Can you retype every record below exactly as written?

►

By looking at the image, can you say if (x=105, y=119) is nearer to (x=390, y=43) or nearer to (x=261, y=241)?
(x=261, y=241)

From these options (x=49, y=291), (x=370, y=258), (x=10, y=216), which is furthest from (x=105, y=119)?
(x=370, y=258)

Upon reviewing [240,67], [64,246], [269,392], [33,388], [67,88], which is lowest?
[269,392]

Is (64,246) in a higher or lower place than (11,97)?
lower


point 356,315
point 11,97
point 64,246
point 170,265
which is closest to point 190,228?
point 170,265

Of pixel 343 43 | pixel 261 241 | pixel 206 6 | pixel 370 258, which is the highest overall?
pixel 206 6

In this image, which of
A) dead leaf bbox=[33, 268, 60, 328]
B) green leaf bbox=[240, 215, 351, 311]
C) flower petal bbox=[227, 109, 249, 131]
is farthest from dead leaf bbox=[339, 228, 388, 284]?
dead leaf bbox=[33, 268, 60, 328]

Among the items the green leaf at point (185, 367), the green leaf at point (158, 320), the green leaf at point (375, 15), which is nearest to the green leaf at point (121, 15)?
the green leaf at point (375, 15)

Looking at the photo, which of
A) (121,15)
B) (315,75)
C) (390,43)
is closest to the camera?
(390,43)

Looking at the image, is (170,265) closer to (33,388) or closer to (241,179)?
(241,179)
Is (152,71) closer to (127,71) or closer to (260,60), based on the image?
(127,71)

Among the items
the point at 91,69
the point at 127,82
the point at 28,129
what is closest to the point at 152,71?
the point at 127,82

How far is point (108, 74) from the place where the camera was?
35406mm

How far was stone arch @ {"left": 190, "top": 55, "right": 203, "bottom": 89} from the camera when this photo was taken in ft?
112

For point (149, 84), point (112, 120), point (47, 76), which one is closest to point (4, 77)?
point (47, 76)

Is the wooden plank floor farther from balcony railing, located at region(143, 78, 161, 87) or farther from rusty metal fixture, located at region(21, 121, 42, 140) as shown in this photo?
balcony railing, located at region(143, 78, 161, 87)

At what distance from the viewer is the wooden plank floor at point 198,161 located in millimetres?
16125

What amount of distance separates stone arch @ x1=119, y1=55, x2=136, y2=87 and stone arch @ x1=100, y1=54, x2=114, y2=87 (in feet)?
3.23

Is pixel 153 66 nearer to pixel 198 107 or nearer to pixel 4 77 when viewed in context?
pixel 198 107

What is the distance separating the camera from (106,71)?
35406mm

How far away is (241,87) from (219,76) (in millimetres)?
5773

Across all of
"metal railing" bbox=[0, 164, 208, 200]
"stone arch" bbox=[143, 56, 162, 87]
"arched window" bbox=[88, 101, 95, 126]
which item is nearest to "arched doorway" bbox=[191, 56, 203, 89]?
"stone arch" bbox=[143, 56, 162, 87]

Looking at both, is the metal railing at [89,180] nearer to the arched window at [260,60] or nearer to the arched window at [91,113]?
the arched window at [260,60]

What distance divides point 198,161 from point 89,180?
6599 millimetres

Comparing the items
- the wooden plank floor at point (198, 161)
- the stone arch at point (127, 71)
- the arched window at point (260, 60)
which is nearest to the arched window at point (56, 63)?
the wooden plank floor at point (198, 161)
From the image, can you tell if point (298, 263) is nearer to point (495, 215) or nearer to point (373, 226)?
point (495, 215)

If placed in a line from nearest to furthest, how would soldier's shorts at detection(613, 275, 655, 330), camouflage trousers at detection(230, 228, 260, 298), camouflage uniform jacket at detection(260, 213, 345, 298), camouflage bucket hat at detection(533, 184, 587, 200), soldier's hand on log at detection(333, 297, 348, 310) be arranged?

◄

● **RESPONSE**
By looking at the image, can you say if (x=105, y=119) is nearer to (x=390, y=43) or nearer to (x=261, y=241)?
(x=261, y=241)

From these options (x=49, y=291), (x=370, y=258), (x=10, y=216), which is furthest from (x=105, y=119)?
(x=370, y=258)

Upon reviewing [240,67], [64,246], [269,392], [33,388], [67,88], which is lowest?
[269,392]

Is (64,246) in a higher or lower place than (11,97)?
lower


point 356,315
point 11,97
point 64,246
point 170,265
which is closest to point 190,228?
point 170,265

Of pixel 343 43 | pixel 261 241 | pixel 206 6 | pixel 370 258, which is the highest overall?
pixel 206 6

In this image, which of
A) dead leaf bbox=[33, 268, 60, 328]
B) green leaf bbox=[240, 215, 351, 311]
C) flower petal bbox=[227, 109, 249, 131]
is farthest from dead leaf bbox=[339, 228, 388, 284]?
dead leaf bbox=[33, 268, 60, 328]

Among the items the green leaf at point (185, 367), the green leaf at point (158, 320), the green leaf at point (375, 15), which is nearest to the green leaf at point (121, 15)?
the green leaf at point (375, 15)

Looking at the photo, which of
A) (121,15)
B) (315,75)
C) (390,43)
is closest to the camera?
(390,43)

Looking at the image, is (170,265) closer to (33,388) or closer to (241,179)?
(241,179)
Is (152,71) closer to (127,71) or closer to (260,60), based on the image?
(127,71)

Among the items
the point at 91,69
the point at 127,82
the point at 28,129
what is closest to the point at 152,71?
the point at 127,82

How far is point (108, 74) from the place where the camera was?
35406mm

How far was stone arch @ {"left": 190, "top": 55, "right": 203, "bottom": 89} from the camera when this photo was taken in ft?
112

For point (149, 84), point (112, 120), point (47, 76), which one is closest to point (4, 77)?
point (47, 76)

Is the wooden plank floor farther from balcony railing, located at region(143, 78, 161, 87) or farther from rusty metal fixture, located at region(21, 121, 42, 140) as shown in this photo?
balcony railing, located at region(143, 78, 161, 87)

At what distance from the viewer is the wooden plank floor at point 198,161 located in millimetres?
16125

What amount of distance separates stone arch @ x1=119, y1=55, x2=136, y2=87 and stone arch @ x1=100, y1=54, x2=114, y2=87 (in feet)?
3.23

Is pixel 153 66 nearer to pixel 198 107 or nearer to pixel 4 77 when viewed in context?
pixel 198 107

What is the distance separating the camera from (106,71)?
35406mm

How far away is (241,87) from (219,76) (in millimetres)?
5773

Across all of
"metal railing" bbox=[0, 164, 208, 200]
"stone arch" bbox=[143, 56, 162, 87]
"arched window" bbox=[88, 101, 95, 126]
which item is nearest to "arched doorway" bbox=[191, 56, 203, 89]?
"stone arch" bbox=[143, 56, 162, 87]

Looking at both, is the metal railing at [89,180] nearer to the arched window at [260,60] or nearer to the arched window at [91,113]?
the arched window at [260,60]

What distance divides point 198,161 from point 89,180?
6599 millimetres

Comparing the items
- the wooden plank floor at point (198, 161)
- the stone arch at point (127, 71)
- the arched window at point (260, 60)
which is nearest to the arched window at point (56, 63)?
the wooden plank floor at point (198, 161)
From the image, can you tell if point (298, 263) is nearer to point (495, 215) or nearer to point (373, 226)?
point (495, 215)

If placed in a line from nearest to furthest, how would soldier's shorts at detection(613, 275, 655, 330), camouflage trousers at detection(230, 228, 260, 298), camouflage uniform jacket at detection(260, 213, 345, 298), camouflage bucket hat at detection(533, 184, 587, 200), soldier's hand on log at detection(333, 297, 348, 310) be arranged?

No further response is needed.